У нас бы не было никакой информации о состоянии гимнографии в V веке, если бы не «Житие святого Авксентия», в котором приводится ряд тропарей, сочиненных преподобным. Во времена императора Феодосия II (408–450) Авксентий прибыл из Сирии в Константинополь и поступил на службу в императорскую гвардию. Позже он стал членом аскетического кружка, к которому принадлежали высокопоставленные граждане. Потом Авксентий жил отшельником на горе близ Халкидона в Вифинии, но был вынужден на время покинуть свое уединение по приказу императора Маркиана для участия в Халкидонском Соборе. Он стал известным проповедником, и к его келье на горе Оксии стекались люди, желающие получить духовное наставление. Здесь, по свидетельству жития, Авксентий принимал паломников, давал им советы и учил петь простые тропари, состоящие из двух или трех фраз. Когда они их выучивали, то пели вместе, и это пение могло продолжаться несколько часов. В заключение молебна из уст Авксентия звучала «Песнь трех отроков», восьмая из песен Священного Писания. Он пел первое полустишие каждого стиха, а второе полустишие пела толпа:

  Авксентий: Благословите, все дела Господни, Господа.

  Хор: Хвалите и превозносите Его во веки.

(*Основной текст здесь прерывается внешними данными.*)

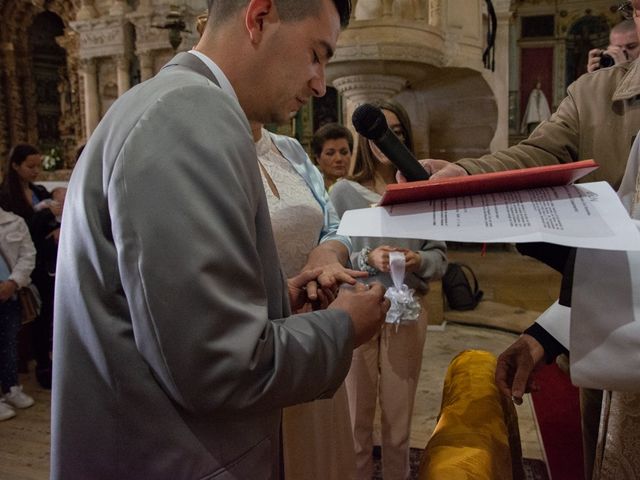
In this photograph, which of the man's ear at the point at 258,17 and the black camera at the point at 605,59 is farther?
the black camera at the point at 605,59

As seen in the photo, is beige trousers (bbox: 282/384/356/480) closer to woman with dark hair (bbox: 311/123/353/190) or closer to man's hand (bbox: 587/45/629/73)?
woman with dark hair (bbox: 311/123/353/190)

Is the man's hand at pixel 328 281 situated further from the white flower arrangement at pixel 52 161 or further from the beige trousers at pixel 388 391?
the white flower arrangement at pixel 52 161

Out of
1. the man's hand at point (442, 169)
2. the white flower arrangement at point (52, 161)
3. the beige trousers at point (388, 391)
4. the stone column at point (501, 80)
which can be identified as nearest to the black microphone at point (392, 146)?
the man's hand at point (442, 169)

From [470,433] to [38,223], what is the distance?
397 centimetres

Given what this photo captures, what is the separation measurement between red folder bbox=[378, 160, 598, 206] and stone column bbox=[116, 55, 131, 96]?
1060 centimetres

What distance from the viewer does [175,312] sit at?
30.1 inches

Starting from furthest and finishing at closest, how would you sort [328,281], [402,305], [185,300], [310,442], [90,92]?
[90,92] < [402,305] < [310,442] < [328,281] < [185,300]

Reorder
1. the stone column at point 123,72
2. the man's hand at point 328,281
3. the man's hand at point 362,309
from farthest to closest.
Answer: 1. the stone column at point 123,72
2. the man's hand at point 328,281
3. the man's hand at point 362,309

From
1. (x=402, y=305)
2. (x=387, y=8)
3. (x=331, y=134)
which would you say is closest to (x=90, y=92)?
(x=387, y=8)

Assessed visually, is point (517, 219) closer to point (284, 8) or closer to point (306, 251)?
point (284, 8)

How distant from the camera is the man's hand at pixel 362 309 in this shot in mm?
976

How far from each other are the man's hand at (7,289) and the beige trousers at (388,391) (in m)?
2.45

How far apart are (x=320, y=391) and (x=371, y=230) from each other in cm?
27

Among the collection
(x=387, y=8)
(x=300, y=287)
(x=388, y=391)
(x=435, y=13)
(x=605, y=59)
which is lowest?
(x=388, y=391)
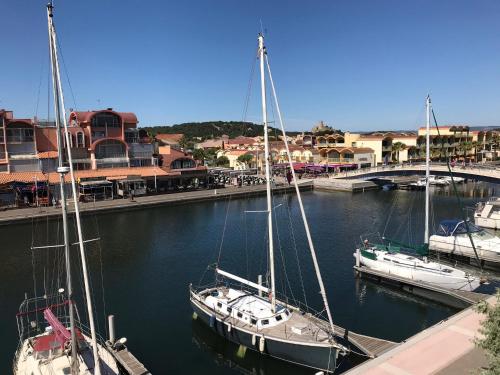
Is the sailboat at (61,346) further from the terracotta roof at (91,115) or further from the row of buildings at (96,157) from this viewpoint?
the terracotta roof at (91,115)

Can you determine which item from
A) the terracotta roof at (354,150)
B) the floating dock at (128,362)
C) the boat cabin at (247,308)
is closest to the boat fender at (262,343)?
the boat cabin at (247,308)

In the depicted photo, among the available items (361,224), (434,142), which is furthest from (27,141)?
(434,142)

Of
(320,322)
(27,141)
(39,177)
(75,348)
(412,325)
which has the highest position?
(27,141)

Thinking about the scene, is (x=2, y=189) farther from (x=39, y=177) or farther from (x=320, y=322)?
(x=320, y=322)

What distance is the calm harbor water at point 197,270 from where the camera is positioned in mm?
24656

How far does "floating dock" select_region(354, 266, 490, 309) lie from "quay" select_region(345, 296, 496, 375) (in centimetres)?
762

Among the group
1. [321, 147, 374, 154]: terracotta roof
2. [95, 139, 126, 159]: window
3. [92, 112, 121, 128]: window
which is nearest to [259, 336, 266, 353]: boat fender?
[95, 139, 126, 159]: window

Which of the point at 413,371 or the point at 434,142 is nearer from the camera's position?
the point at 413,371

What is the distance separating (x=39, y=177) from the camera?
67.8 m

Разбиение гимна, состоящего из нескольких строф, соответствует упомянутой выше литургической практике пения короткого гимна после каждого стиха псалма. Изначально строфы были слабо связаны между собой. Позже все тропари скреплялись общей мыслью и образовывали единство, подобное единству лирической поэмы. Также из «Жития Авксентия» мы узнаем, что тропарь не обязательно должен был исполняться одним человеком, его мог исполнять и хор. Вот еще один пример из «Жития»:

«„Бедный и нищий, поем Тя, Господи“; затем припев: „Слава Отцу и Сыну и Святому Духу“, и в то время, как эта песнь исполнялась, второй хор отвечал: „Воинства в небесех песнь возсылают, и мы на земли славословие“, затем окончательный стих: „Свят, свят, свят Господь, исполнь небо и земля славы Твоея“. Тогда, в свою очередь, первый хор: „Содетелю всех рекл еси и быхом, повелел еси и создахомся, — Спасе, благодарим Тя“».

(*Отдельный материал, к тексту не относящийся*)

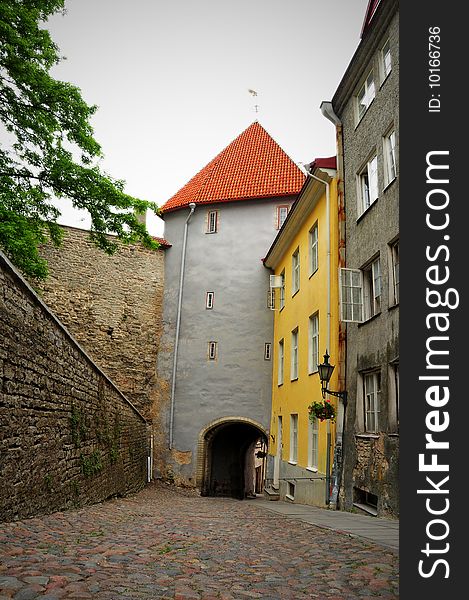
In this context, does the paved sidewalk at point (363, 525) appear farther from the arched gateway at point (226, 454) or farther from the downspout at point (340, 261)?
the arched gateway at point (226, 454)

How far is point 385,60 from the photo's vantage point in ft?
34.4

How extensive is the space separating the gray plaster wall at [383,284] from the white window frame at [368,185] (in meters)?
0.10

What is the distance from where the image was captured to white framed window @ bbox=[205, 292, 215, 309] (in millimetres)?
21206

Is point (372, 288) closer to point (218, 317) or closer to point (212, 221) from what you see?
point (218, 317)

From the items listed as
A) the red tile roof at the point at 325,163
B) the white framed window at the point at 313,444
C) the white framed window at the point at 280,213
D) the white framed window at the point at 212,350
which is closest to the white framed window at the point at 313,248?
the red tile roof at the point at 325,163

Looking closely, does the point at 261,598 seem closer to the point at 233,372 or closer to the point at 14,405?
the point at 14,405

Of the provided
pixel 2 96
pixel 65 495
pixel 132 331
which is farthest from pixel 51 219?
pixel 132 331

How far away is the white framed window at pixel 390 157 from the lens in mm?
9891

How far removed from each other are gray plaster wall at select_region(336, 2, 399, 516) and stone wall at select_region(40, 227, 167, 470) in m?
10.9

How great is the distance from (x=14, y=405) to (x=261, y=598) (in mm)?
3104

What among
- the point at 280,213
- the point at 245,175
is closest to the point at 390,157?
the point at 280,213

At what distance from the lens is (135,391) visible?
2061 cm

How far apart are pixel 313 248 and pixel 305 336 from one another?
2.36 meters

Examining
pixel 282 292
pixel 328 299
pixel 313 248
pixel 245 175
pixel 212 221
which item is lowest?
pixel 328 299
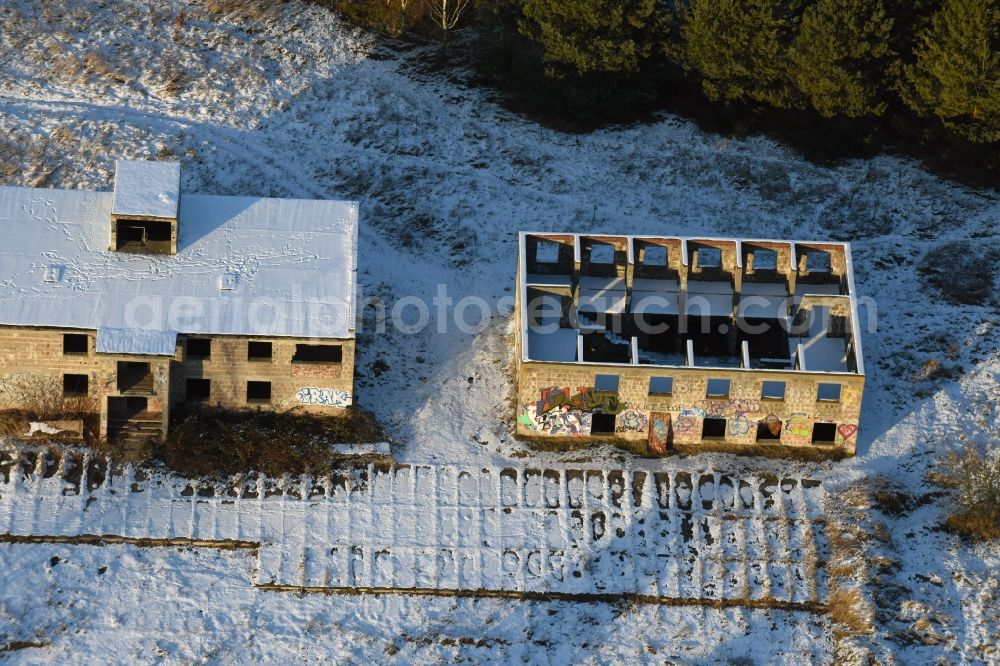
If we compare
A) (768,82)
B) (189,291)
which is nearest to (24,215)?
(189,291)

ЗАГАДКА РОМАНА СЛАДКОПЕВЦА

В начале VI века зародился другой жанр церковной поэзии — кондак (κοντάκιον), более длинный по форме и более независимый от Священного Писания по содержанию. Мы не знаем, когда точно кондак вошел в церковное богослужение. В византийских текстах того времени нет о нем никаких упоминаний. Даже сам термин встречается впервые только в IX веке. Византийский поэт-монах, составлявший кондак, называл его гимном, псалмом, поэмой, эпосом, одой, песней, хвалой или молитвой. Кондак возникает как бы внезапно, без предыстории. Византийская агиография приписывает его введение великому поэту Роману Сладкопевцу. Патриарх Константинопольский Герман I в гимне в его честь говорит о преподобном: «первым начатком прекрасных вещей ты явился, средством спасения, Роман, отец наш. Составляя ангельский гимн, ты боголепно указал жительство свое».

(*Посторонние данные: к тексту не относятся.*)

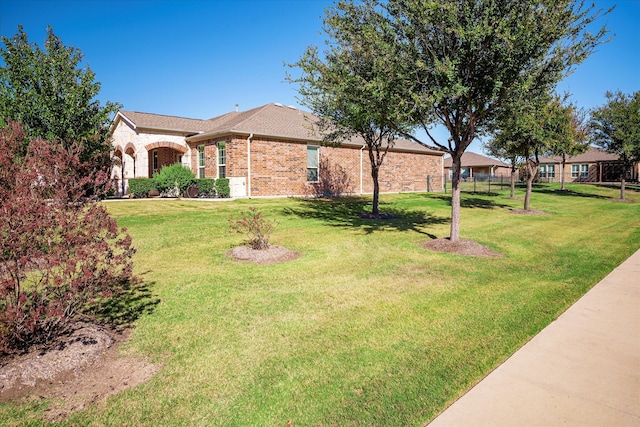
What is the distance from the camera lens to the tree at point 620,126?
73.3 ft

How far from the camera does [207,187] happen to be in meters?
19.6

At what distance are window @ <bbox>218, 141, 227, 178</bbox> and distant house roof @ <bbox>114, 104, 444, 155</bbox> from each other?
70 cm

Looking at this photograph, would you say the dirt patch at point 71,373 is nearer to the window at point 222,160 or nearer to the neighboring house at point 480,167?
the window at point 222,160

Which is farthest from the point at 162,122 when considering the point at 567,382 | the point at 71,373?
the point at 567,382

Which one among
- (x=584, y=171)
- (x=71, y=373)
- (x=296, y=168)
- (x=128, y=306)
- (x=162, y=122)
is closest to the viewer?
(x=71, y=373)

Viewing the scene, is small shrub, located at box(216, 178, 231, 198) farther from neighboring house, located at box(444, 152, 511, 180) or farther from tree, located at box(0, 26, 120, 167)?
neighboring house, located at box(444, 152, 511, 180)

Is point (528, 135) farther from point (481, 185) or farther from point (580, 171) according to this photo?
point (580, 171)

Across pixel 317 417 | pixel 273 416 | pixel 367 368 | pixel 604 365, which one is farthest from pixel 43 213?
pixel 604 365

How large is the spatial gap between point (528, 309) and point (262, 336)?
376 cm

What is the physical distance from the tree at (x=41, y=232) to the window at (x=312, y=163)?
732 inches

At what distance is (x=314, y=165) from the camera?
22.7 m

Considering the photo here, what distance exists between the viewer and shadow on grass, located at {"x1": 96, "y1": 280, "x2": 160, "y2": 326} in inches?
189

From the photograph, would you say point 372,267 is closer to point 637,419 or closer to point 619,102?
point 637,419

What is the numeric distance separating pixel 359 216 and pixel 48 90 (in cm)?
1389
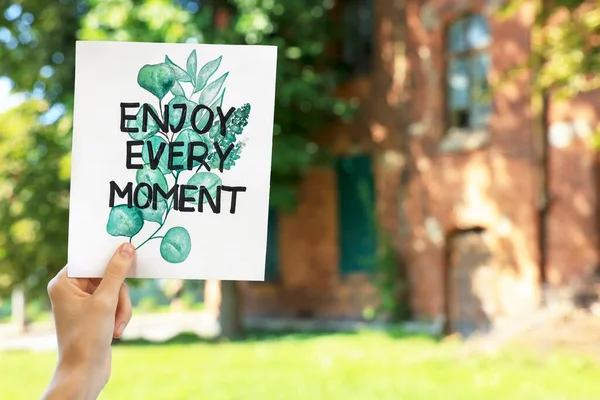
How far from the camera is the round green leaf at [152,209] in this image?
167cm

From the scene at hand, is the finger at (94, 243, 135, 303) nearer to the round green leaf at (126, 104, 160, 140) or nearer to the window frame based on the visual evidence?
the round green leaf at (126, 104, 160, 140)

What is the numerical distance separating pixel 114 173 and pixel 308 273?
13912mm

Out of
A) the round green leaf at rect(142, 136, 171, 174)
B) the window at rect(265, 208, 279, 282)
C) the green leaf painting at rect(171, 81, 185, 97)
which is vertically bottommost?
the window at rect(265, 208, 279, 282)

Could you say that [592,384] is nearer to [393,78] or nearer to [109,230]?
[109,230]

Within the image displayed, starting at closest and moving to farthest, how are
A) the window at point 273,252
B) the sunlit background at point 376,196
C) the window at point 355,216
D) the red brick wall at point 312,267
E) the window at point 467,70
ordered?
the sunlit background at point 376,196, the window at point 467,70, the window at point 355,216, the red brick wall at point 312,267, the window at point 273,252

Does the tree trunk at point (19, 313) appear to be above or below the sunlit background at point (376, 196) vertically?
below

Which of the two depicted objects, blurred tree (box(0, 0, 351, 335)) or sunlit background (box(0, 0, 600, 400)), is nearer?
sunlit background (box(0, 0, 600, 400))

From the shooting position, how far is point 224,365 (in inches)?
354

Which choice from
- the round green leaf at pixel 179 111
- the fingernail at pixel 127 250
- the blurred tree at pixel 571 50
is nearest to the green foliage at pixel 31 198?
the blurred tree at pixel 571 50

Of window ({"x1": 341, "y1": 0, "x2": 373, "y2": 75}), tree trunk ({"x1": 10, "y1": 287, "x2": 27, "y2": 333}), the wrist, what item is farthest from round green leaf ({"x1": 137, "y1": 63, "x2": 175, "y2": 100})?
tree trunk ({"x1": 10, "y1": 287, "x2": 27, "y2": 333})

Роман Сладкопевец был, вероятно, евреем по рождению. Он родился в Эмесе на Оронте, стал диаконом в Бейруте, при Анастасии I (491–518), оказался в Константинополе, став клириком церкви Богоматери. Здесь, согласно легенде, он чудесным образом был наделен даром сочинителя гимнов и впоследствии создал более тысячи кондаков. Умер святой вскоре после 555 года.

Жанр кондака предстает у Романа Сладкопевца в весьма зрелом виде, и это заставляет усомниться, что преподобный является его изобретателем. Однако и игнорировать единодушное мнение византийской традиции, а также отсутствие кондаков, датированных более ранним временем, невозможно. Разгадка проста: предшественники кондака существовали в сирийской церковной поэзии, например в творчестве Ефрема Сирина, и преподобный Роман, несомненно с этой поэзией знакомый, сумел приспособить её к византийскому богослужению. В этом его великая заслуга.

Что представлял собой кондак? Он состоял из строф одинаковой структуры, от восьми до 30, а иногда и больше. Длина одной строфы, называвшейся тропарем, варьировалась от трех до 13 строк. Все тропари составлялись по образцу первой строфы кондака — ирмоса. Ирмос или писался специально для кондака, или заимствовался из другого. В начале кондака стоял кукулий (букв. «капюшон»), краткий тропарь, мелодически и метрически независимый от него, который в более позднее время составлялся уже из двух или трех строф. Кукулий и кондак были связаны общим припевом и тональностью.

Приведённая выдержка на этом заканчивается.